Problem requirements: Reproduce everything from "Both Adam and Momentum" down to "stay with Adam." in the forum thread on switching the optimizer, without changing a word.

Reading passage:
****************

T2T Estimator API change Optimizer

tensorflow / tensor2tensor

Library of deep learning models and datasets designed to make deep learning more accessible and accelerate ML research.

Apache License 2.0

15.57k stars 3.51k forks source link

T2T Estimator API change Optimizer #897

Open 522730312 opened 6 years ago

522730312 commented 6 years ago

I am traing ASR model with t2t , when global_step is more than 1M, loss is 0.20 and can not descend，so i try change Optimizer from Adam to Momentum, the error information as follows:

NotFoundError (see above for traceback): Key training/transformer/body/decoder/layer_0/encdec_attention/layer_prepostprocess/layer_norm/layer_norm_bias/Momentum not found in checkpoint

martinpopel commented 6 years ago

Both Adam and Momentum store all weights' first moments in the checkpoint (and Adam also second moments), but under different names. You can try to load the checkpoint and manually rename the keys, but I am skeptical it would help. Of course, you can start training from scratch with Momentum, but my experience (though not with ASR) is that it has slower convergence (and worse final accuracy) than both Adam and Adafactor. Why do you think Momentum should help in your case? Note that there are many other hyper-parameters which could possibly help even if you stay with Adam.

522730312 commented 6 years ago

Yes, as you said above, Momentum is slower than Adam. My dilemma is after 900000 steps, my loss is 0.20, can't fall anymore. It takes about 200,000 steps to traverse all the data , and learn_rate is 1e-4 Did data_set too large to learn , or learn_rate too small?

hparams as follows: learning_rate_constant=constantlinear_warmuprsqrt_decay*rsqrt_hidden_size problem is librispeech batch_size=64, num_heads = 16 filter_size = 4096 hidden_size = 1024 num_encoder_layers = 5 num_decoder_layers = 3 learning_rate = 0.05 optimizer = Adam optimizer_adam_beta2 = 0.998

martinpopel commented 6 years ago

Did data_set too large to learn , or learn_rate too small?

If the data set is in-domain, bigger is always better. As for the learning rate and learning_rate_schedule, there are tricky interactions (see my paper, which is about MT in T2T, not ASR, but some observations/tips may be still applicable). As usual in ML: check the train loss curve vs. dev-set loss curve to estimate the amount of bias vs. variance problems, inspect the dev-set output (what kind of problems are there),...

****************

Data provided:
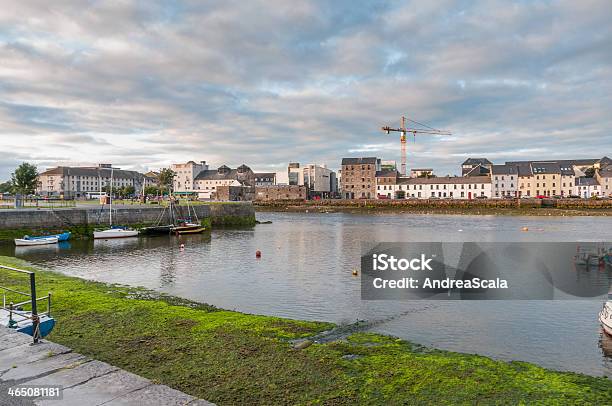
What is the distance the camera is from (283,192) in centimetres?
15000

****************

Worked answer:
Both Adam and Momentum store all weights' first moments in the checkpoint (and Adam also second moments), but under different names. You can try to load the checkpoint and manually rename the keys, but I am skeptical it would help. Of course, you can start training from scratch with Momentum, but my experience (though not with ASR) is that it has slower convergence (and worse final accuracy) than both Adam and Adafactor. Why do you think Momentum should help in your case? Note that there are many other hyper-parameters which could possibly help even if you stay with Adam.